By David Stanczak
The longer I live, the more I realize that history is circular and not linear. The situations we encounter now have been encountered before, and looking at how they were addressed before can be quite illuminating. A few weeks ago, I began reading With Malice toward None, by Stephen Oates, a biography of Abraham Lincoln. I started reading because I knew my knowledge of Lincoln wasn’t up to par. I’ve only gotten as far as his 1858 race against Stephen A. Douglas for the Senate , but already several things in the book jumped out at me. One of them was dealing with 3rd party presidential politics. We’d seen that relatively recently (anybody remember Ross Perot, the guy with a high pitched drawl and ears bigger than Obama’s?), only in Lincoln’s time, this issue was the beginning of a transformation of political parties.

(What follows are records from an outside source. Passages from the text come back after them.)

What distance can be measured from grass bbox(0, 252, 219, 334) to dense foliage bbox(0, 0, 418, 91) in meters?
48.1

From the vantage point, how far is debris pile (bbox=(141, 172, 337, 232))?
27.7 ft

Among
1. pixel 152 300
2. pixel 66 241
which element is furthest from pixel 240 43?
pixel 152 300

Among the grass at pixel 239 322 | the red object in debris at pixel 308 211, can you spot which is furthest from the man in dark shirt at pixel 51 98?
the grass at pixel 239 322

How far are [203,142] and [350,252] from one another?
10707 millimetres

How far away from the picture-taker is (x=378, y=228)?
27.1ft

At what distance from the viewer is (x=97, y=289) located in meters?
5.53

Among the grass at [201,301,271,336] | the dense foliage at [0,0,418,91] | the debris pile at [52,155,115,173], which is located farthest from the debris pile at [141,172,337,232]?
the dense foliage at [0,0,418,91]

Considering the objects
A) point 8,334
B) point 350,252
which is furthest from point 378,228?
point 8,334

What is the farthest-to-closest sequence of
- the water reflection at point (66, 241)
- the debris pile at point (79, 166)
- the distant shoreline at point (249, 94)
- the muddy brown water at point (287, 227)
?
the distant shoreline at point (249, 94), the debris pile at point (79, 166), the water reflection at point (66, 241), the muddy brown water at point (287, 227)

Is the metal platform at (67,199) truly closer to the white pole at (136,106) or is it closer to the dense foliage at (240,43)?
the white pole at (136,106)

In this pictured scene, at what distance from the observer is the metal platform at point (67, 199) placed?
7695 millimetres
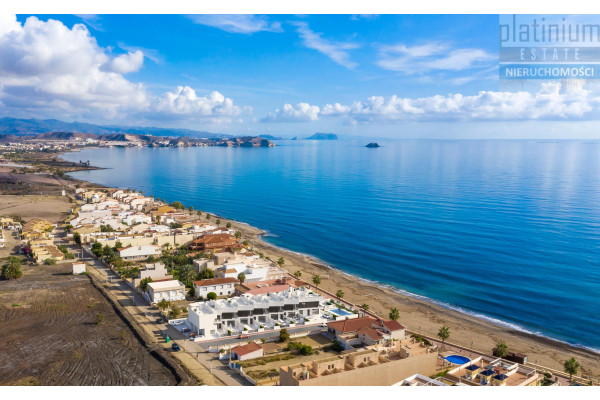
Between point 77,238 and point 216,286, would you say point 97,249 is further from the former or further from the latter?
point 216,286

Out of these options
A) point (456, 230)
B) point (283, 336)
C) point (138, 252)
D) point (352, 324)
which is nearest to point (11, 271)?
point (138, 252)

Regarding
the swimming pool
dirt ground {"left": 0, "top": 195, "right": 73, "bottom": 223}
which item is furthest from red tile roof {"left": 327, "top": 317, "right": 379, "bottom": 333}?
dirt ground {"left": 0, "top": 195, "right": 73, "bottom": 223}

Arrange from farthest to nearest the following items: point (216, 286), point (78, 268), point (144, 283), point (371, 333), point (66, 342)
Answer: point (78, 268) → point (216, 286) → point (144, 283) → point (371, 333) → point (66, 342)

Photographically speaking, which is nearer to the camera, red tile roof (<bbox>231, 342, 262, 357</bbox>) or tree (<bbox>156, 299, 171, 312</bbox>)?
red tile roof (<bbox>231, 342, 262, 357</bbox>)

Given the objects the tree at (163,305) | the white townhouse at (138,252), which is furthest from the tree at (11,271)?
the tree at (163,305)

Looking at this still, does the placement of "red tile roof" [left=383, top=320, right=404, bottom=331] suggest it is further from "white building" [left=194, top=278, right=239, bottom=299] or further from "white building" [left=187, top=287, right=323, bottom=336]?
"white building" [left=194, top=278, right=239, bottom=299]

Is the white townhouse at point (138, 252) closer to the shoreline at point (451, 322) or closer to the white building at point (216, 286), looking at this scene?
the white building at point (216, 286)

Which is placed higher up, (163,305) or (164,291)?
(164,291)

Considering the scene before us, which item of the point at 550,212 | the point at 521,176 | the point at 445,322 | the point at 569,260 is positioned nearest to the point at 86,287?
the point at 445,322
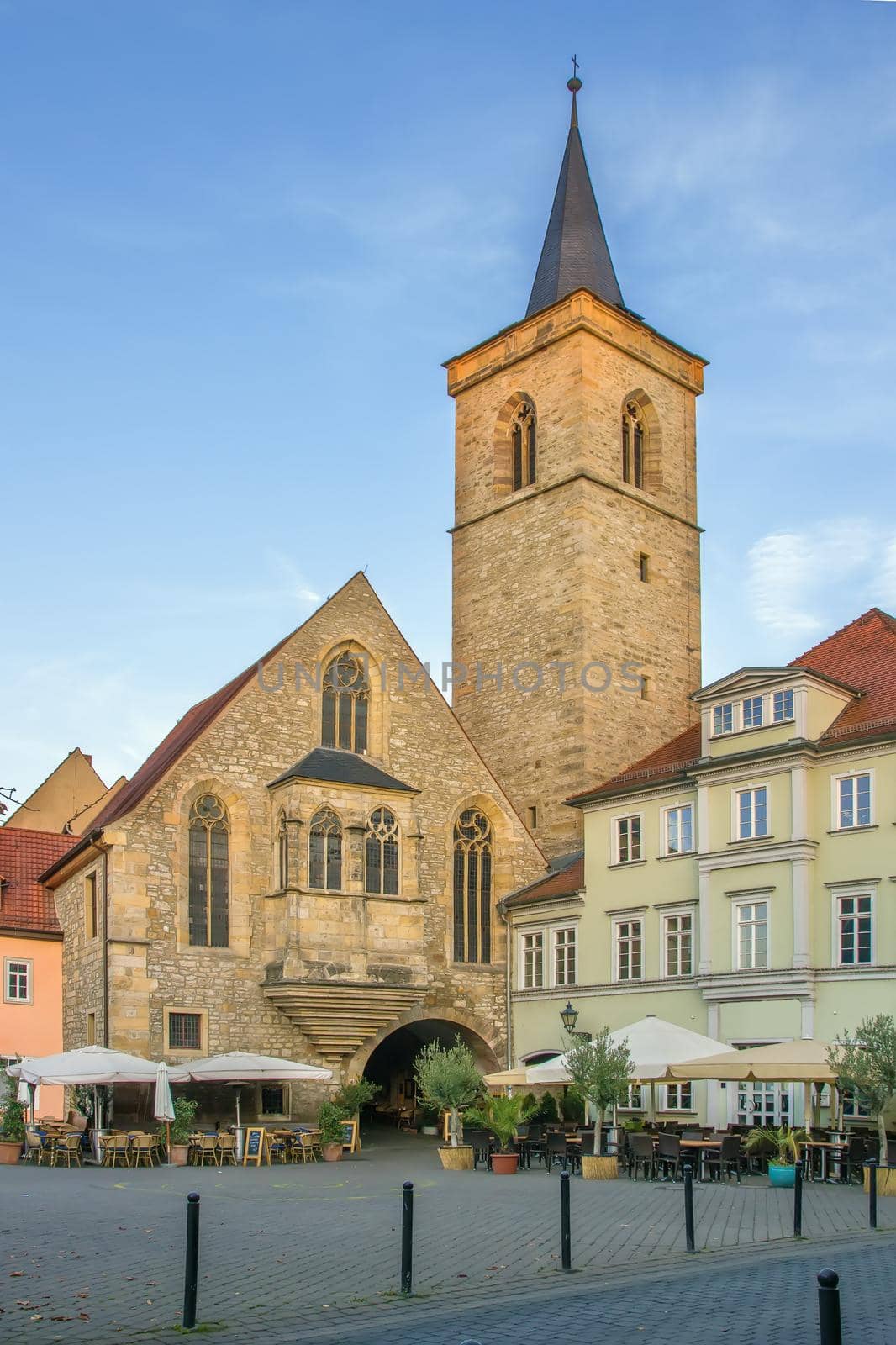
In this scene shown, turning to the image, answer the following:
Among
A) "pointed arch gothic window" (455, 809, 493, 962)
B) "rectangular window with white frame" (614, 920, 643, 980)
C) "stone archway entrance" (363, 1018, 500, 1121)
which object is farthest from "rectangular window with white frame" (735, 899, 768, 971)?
"stone archway entrance" (363, 1018, 500, 1121)

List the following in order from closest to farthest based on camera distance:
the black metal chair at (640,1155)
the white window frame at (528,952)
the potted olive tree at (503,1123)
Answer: the black metal chair at (640,1155) < the potted olive tree at (503,1123) < the white window frame at (528,952)

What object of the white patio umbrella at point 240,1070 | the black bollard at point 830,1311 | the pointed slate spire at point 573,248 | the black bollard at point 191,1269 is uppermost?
the pointed slate spire at point 573,248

Similarly, I had thought that the legal, political, and social impact of Roe v. Wade was unique in American history until Oates described the impact and consequences of the Dred Scott decision. In addition to how appallingly bad it was, its influence on the politics of the time was profound, and detrimental. Rather than taking an issue off the table, as Harry Blackmun erroneously thought he had done in Roe, Roger Taney’s decision in Dred Scott inflamed the issue of slavery, and probably hastened the violence which ultimately came. Both cases stand, or should stand, as lessons about the hazards of “constitutionalizing” a controversial issue. Those types of issues need to be worked out by societies, something an arbitrary fiat allegedly based on the constitution fails to allow.
Lincoln caught a lot of grief over his anti-slavery views, including jeers from racists in certain pockets of Illinois, the mention of one of which did not surprise.
Apart from the history lesson, the book contained a lot of information which made Lincoln come alive, practicing law and doing things that politicians still do. He was notorious for failing to keep all the papers organized in his law office, even on occasion using his stovepipe hat as a storage area for papers and notes.
Santayana remarked that those who cannot learn from history are doomed to repeat it. His observation is validated in the book.
Abe, where are you now that we really need someone of your integrity?